Try writing Feature/Benefit style. Use ###, %%%, and $$$ to emphasize your accomplishments. One million dollars is less likely to be noticed than $1,000,000. Numbers and symbols jump off the page. Make sure your endorsements are relevant to the accomplishments/skills/experience you want to be found for. Or do what Wayne did and tell people how they can benefit from contacting you.
Sentences, that is. Short sentences are less effort to write and easier to read. We live in a PowerPoint world. They also give the reader a sense of action and energy.
Give it POP!!!
Power verbs like those below give your resume “pop” that crisp Joe Friday delivery of “just the facts ma’a’m – just the facts”. They’re high energy and factual, making you appear to be a “driver”! Just rewriting your LinkedIn Profile alone with these words will increase your chances of being interviewed by 50%. Here are 35 of the hundreds of possibilities:
Accelerated Accomplished Achieved Activated Addressed Admitted Aided Allowed Amended Analyzed Apportioned Approved Arranged Assessed Attained Augmented Balanced Brainstormed Calculated Certified Collaborated Committed Compiled Conceptualized Consented Contracted Convinced Coordinated Correlated Created Increased Initiated Invented Led Negotiated Started…. I’m’ sure you get the idea.
Connect the DOTS for them
Make it easy for the reader to see your fit – to their job.

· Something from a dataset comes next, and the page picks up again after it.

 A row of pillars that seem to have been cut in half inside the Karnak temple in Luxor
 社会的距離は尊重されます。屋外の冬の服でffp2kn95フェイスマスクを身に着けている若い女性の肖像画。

Before you write your LinkedIn Profile, research newspapers, job boards and internet ads for positions that are similar to the ones you’ll be seeking and want to be FOUND for. Ensure that the latest “buzzwords” are prevalent. Common key words and phrases like “JAVA” or “Audit Trail” or “channel management” or “DWDM” should map to the bullets in your resume. Scientists and senior executives should prepare an appendix of publications and papers as well. Technical people need a separate Technical Summary page for easy identification of your skills – these go in your Box.net or Slide Share presentation modules.
On one of the on-line forums I frequent, a candidate asked the question “when is enough enough?

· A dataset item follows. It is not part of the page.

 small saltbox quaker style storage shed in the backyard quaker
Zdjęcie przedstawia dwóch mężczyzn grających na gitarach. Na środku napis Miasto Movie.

He had been through a protracted interview process with one company for months and couldn’t find out if they where going to make an offer or not and was asking the group when to call it quits. My response is below.
So when is enough enough? 96 hours. If you haven’t heard back from them within 96 hours with a complete description of the next steps… sorry to say, you’re not the star candidate.
One phone call is all it takes to a recruiter asking where you stand.
If they don’t call back assume they’re tied up in a deal or dead because all recruiters live and die on a daily basis by their production. You’re the product they have to move. No movement = no money = no job.
If a recruiter is dancing with you then you can assume you’re the “B” candidate which isn’t necessarily a bad thing. Technical skills count for a lot but no where near as much as chemistry does. And as the world continues to shrink and companies become more competitive expect every hire to become critical. As that happens the chemistry piece outweighs skills. Some recruiters know this – most do not.
How do you win?
Make it clear in the interview process that you have your own agenda and schedule to meet. In an unspoken way you need to telegraph the fact that you’re in demand. The easiest way of doing that is ask deep penetrating questions that get at the business issues of the company. And don’t wait until the end of the interview for your chance to do so. Ask them up front and then make a decision to stay and finish the interview or go.
When you take control of your life and your career and you’ll get the respect you want.